Retype exactly what appears below from the line containing "Building Photo - 5011 Bellthorn Dr" down to the line containing "BedChambers Serviced Apartment, Jubilee", keeping both end lines. Do not include pictures.

_DATASET RECORDS_
★ ★ ★
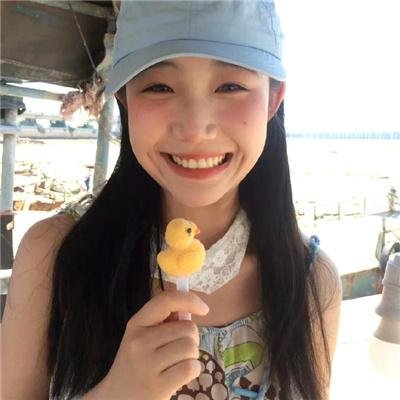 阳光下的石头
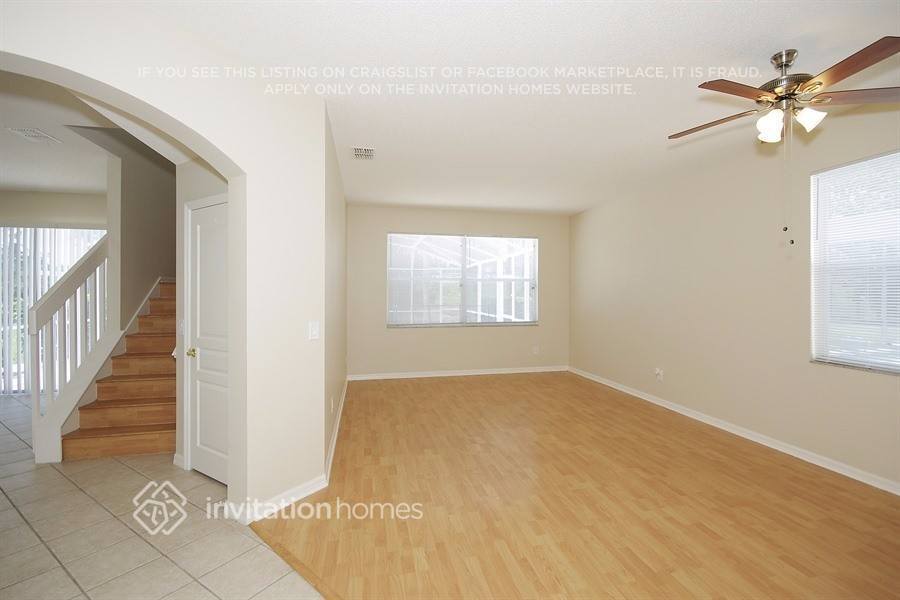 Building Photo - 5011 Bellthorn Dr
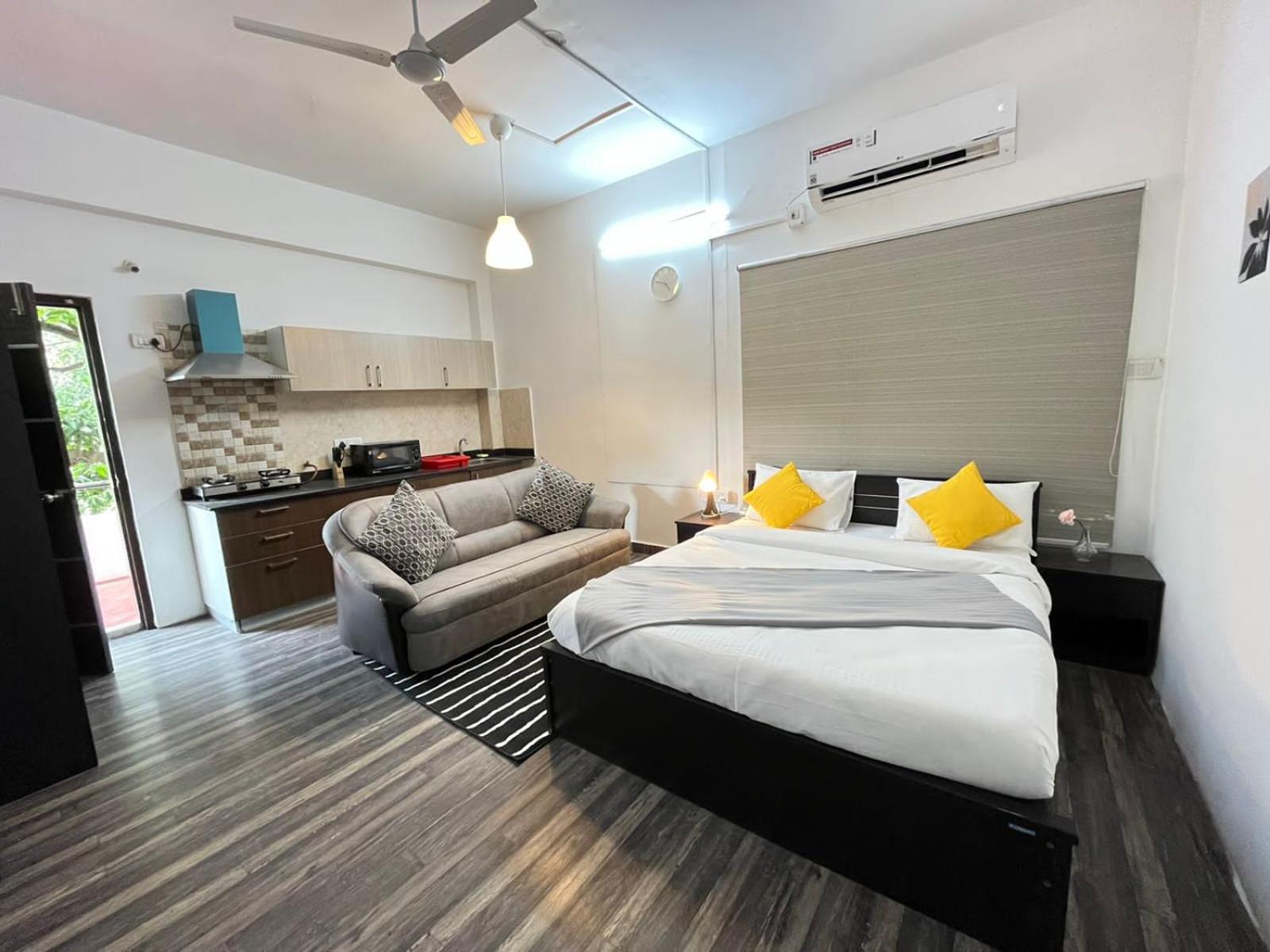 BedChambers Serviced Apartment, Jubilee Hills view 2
★ ★ ★
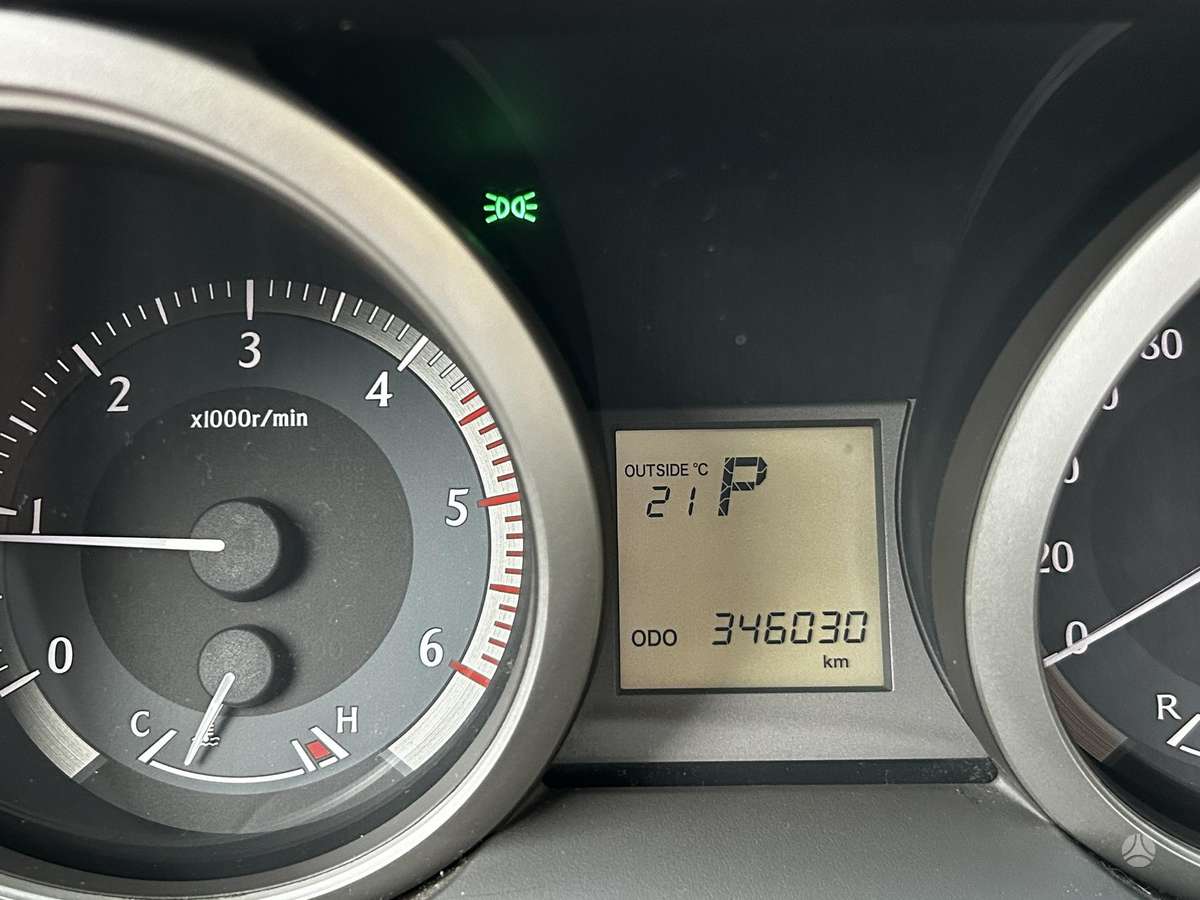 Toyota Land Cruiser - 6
★ ★ ★
_ANSWER SECTION_
 Building Photo - 5011 Bellthorn Dr
 BedChambers Serviced Apartment, Jubilee Hills view 2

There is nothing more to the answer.